Ye, Z, Chen, L, Yang, Z, Li, Q, Huang, Y, He, M, Zhang, S, Zhang, Z, Wang, X, Zhao, W, et al
PloS one. 2011;(7):e21551
Abstract
BACKGROUND The prevalence of obesity and diabetes is increasing dramatically throughout the world. Studies have shown that excess adiposity is a critical predictor of new onset T2DM. This meta-analysis is aimed to assess the metabolic effects of fluoxetine in T2DM. METHODS AND FINDINGS Electronic search was conducted in the database Medline, PubMed, EMBASE, and the Cochrane library, from inception through to March 2011. A systematic review of the studies on the metabolic effects of fluoxetine in T2DM was performed. The weighted mean difference (WMD) and its 95% CI were calculated from the raw data extracted from the original literature. The software Review Manager (version 4.3.1) and Stata (version 11.0) were applied for meta-analysis.

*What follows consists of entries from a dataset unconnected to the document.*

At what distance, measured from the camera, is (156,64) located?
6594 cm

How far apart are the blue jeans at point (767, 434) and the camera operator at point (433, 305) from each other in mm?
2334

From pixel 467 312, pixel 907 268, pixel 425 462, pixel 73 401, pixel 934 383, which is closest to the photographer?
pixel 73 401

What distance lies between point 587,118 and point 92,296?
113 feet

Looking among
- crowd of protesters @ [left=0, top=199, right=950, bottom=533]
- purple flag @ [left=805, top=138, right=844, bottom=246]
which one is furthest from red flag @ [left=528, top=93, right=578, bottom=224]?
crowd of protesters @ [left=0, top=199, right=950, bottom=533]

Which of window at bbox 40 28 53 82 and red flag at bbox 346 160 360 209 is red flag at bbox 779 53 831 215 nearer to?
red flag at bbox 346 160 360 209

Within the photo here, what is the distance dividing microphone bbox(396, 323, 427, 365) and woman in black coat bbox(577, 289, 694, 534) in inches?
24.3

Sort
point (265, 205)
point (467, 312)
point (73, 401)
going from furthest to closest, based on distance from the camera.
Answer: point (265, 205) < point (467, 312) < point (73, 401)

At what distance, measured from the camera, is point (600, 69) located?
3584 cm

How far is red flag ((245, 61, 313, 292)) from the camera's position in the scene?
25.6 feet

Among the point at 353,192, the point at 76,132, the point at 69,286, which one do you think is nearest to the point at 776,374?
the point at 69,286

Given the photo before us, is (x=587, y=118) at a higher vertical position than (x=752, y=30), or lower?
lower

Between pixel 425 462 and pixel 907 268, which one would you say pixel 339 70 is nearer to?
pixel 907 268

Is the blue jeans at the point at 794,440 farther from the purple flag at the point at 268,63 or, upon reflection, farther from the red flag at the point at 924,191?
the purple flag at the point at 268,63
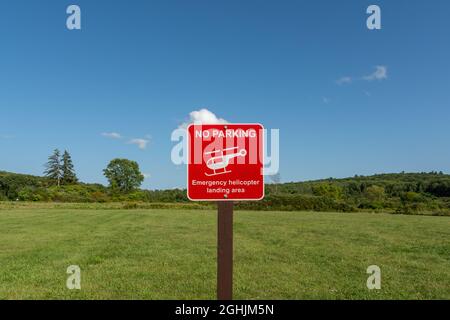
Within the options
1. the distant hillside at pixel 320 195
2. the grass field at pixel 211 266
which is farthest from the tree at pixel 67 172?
the grass field at pixel 211 266

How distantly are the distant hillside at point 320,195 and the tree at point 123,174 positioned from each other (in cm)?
329

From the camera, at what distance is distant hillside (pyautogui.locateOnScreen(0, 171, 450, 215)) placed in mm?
46000

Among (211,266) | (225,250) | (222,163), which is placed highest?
(222,163)

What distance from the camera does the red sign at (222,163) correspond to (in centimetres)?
455

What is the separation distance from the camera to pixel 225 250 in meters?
4.62

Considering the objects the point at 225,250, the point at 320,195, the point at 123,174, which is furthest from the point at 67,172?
the point at 225,250

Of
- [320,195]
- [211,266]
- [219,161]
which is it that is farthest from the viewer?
[320,195]

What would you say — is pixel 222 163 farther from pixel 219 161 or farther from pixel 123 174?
pixel 123 174

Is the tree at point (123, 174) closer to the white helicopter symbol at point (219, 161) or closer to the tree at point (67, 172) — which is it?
the tree at point (67, 172)

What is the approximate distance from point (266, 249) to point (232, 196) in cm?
813

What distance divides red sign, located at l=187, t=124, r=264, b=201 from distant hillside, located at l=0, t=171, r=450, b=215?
40.1 m

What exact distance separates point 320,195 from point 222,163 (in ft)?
250
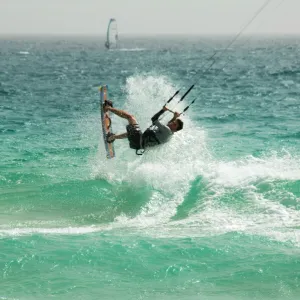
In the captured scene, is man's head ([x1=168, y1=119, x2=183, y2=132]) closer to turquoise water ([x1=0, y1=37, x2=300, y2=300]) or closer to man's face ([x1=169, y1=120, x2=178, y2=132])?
man's face ([x1=169, y1=120, x2=178, y2=132])

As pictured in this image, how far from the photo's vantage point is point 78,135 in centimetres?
2281

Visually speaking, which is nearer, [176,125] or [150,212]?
[176,125]

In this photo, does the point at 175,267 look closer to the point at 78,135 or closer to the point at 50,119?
the point at 78,135

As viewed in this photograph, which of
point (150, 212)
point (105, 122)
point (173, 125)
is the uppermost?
point (173, 125)

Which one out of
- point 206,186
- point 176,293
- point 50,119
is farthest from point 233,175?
point 50,119

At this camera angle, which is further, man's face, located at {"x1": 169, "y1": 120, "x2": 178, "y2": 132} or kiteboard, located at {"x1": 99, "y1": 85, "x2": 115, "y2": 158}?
kiteboard, located at {"x1": 99, "y1": 85, "x2": 115, "y2": 158}

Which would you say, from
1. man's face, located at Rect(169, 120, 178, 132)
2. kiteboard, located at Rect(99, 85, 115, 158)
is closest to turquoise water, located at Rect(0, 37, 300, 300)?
kiteboard, located at Rect(99, 85, 115, 158)

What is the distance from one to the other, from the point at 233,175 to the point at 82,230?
505 cm

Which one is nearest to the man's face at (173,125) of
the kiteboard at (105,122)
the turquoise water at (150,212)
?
the turquoise water at (150,212)

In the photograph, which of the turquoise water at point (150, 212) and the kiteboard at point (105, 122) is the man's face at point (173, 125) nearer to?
the turquoise water at point (150, 212)

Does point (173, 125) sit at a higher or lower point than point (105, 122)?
higher

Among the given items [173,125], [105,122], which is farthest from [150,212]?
[105,122]

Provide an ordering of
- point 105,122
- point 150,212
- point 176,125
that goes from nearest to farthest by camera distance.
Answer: point 176,125, point 150,212, point 105,122

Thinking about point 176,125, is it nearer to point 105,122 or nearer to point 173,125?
point 173,125
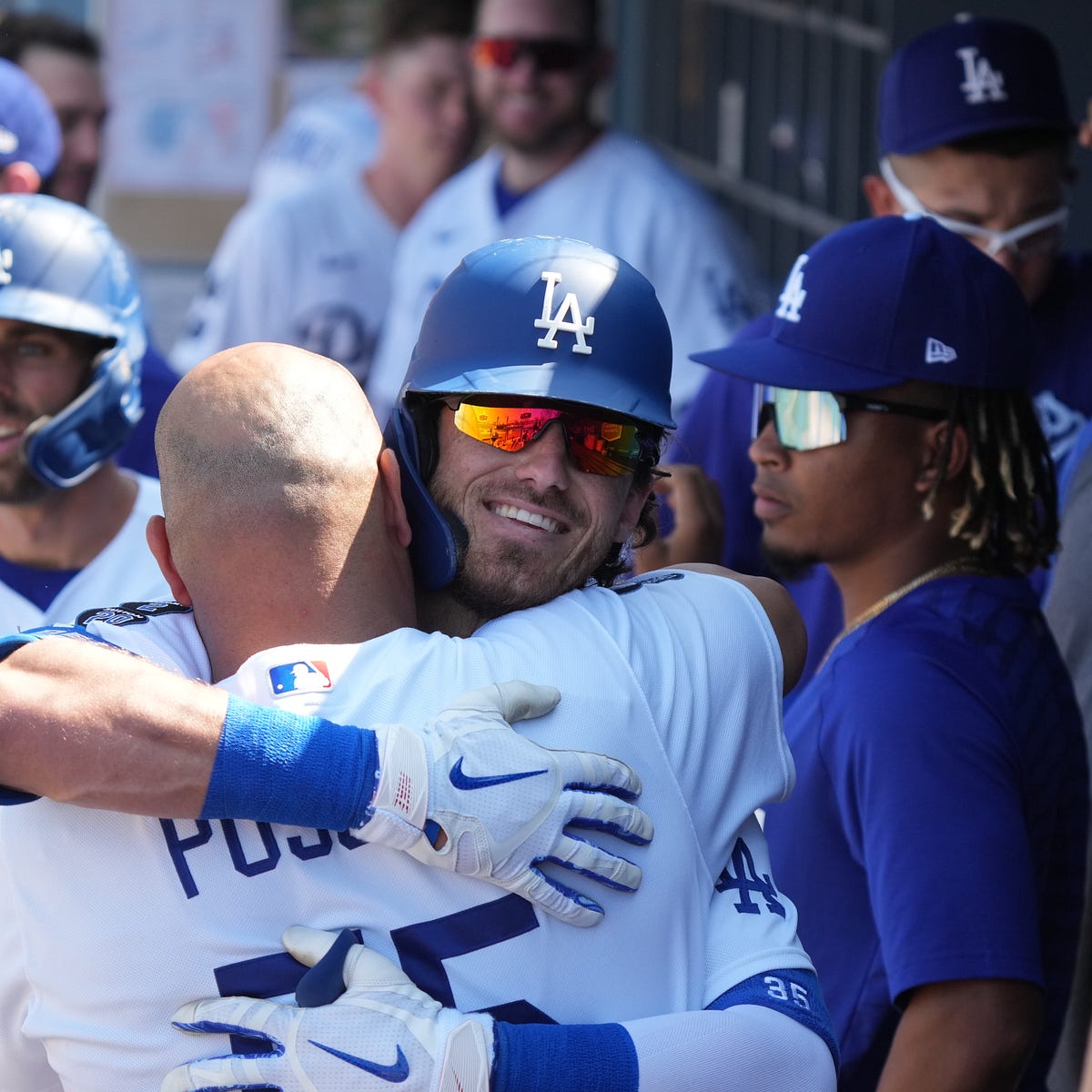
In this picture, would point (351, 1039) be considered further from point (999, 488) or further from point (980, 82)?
point (980, 82)

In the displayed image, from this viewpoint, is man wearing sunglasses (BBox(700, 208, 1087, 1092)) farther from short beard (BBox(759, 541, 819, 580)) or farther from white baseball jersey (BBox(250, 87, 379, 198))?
white baseball jersey (BBox(250, 87, 379, 198))

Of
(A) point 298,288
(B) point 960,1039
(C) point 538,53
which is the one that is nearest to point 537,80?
(C) point 538,53

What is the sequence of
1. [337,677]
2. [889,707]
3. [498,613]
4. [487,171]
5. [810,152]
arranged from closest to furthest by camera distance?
[337,677]
[498,613]
[889,707]
[487,171]
[810,152]

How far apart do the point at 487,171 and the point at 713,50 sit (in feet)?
7.86

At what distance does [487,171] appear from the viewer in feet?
20.4

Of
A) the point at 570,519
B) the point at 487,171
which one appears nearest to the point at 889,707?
the point at 570,519

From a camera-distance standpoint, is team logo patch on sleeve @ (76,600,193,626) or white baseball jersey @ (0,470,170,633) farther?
white baseball jersey @ (0,470,170,633)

Five randomized, placebo-controlled trials were included in the meta-analysis. According to WMD calculation, fluoxetine therapy led to 4.27 Kg of weight loss (95%CI 2.58-5.97, P<0.000 01), 1.41 mmol/L of fasting plasma glucose (FPG) decrement (95%CI 0.19-2.64, P = 0.02) and 0.54 mmol/L of triglyceride (TG) reduction (95%CI 0.35-0.73, P<0.000 01) compared with placebo. Moreover, fluoxetine therapy produced 0.78% of HbA1c decrement (95%CI -0.23-1.78). However, this effect was not statistically significant (P = 0.13). CONCLUSIONS Short period of fluoxetine therapy can lead to weight loss as well as reduction of FPG, HbA1c and TG in T2DM.